In Dublin, Irish Prime Minister Brian Cowen said his country will take 10 billion immediately to boost the capital reserves of its state-backed banks, whose massive bad loans were picked up by the Irish government but have become too much to handle. Another 25 billion will remain in reserve, earmarked for the banks.

The rest of the loans will be used to cover Ireland’s deficits for the coming four years. EU chiefs also gave Ireland an extra year, until 2015, to reduce its annual deficits to 3 percent of GDP, the eurozone limit. The deficit now stands at a modern European record of 32 percent because of the runaway costs of its bank-bailout program.

Cowen said the accord, reached after two weeks of tense negotiations in Brussels and Dublin to fathom the true depth of the country’s cash crisis, “provides Ireland with vital time and space to successfully and conclusively address the unprecedented problems that we’ve been dealing with since this global economic crisis began.”

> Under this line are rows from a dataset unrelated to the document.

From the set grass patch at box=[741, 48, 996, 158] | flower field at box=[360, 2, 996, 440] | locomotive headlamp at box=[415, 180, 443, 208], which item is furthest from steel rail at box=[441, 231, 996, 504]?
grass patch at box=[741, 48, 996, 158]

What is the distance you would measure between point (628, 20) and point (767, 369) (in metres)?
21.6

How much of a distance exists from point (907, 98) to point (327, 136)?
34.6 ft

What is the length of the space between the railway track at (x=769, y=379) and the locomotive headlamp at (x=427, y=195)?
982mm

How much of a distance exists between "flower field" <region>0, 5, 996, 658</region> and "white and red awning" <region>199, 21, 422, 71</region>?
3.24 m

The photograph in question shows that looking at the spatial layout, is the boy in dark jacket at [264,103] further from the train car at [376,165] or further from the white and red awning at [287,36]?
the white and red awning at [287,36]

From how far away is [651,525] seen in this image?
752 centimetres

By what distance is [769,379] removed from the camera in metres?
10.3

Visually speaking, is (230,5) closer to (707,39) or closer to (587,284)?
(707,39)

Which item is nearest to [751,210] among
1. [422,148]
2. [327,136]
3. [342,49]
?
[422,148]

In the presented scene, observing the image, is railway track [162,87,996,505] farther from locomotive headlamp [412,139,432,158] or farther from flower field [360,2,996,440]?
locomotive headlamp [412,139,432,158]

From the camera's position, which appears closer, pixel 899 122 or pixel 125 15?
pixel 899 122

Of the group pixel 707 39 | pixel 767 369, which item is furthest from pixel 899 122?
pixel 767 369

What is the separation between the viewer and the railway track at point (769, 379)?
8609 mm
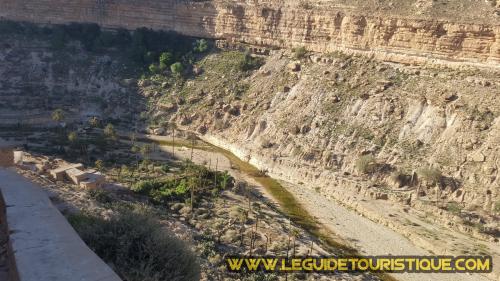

However, in a surprise accounting move, European and IMF experts decided that Ireland first must run down its own cash stockpile and deploy its previously off-limits pension reserves in the bailout. Until now Irish and EU law had made it illegal for Ireland to use its pension fund to cover current expenditures. This move means Ireland will contribute 17.5 billion to its own salvation.

Cowen said interest rates on the loans, with terms ranging from three years to 7½ years, would average 5.83 percent — higher than the 5.2 percent being paid by Greece for its own May bailout.

But the embattled prime minister told a nighttime press conference that Ireland had no choice, because international investors had decided that lending to Ireland was too risky and were demanding unreasonable returns. The yield on 10-year Irish bonds rose Friday to a euro-era high of 9.2 percent.

When asked if Ireland could afford the repayments on its new EU-IMF debts, Cowen said Ireland couldn’t afford not to take this aid.

“If we didn’t have this program, we would have to go back to the markets, which as you know are at prohibitive rates,” Cowen said. “We would pay far more.”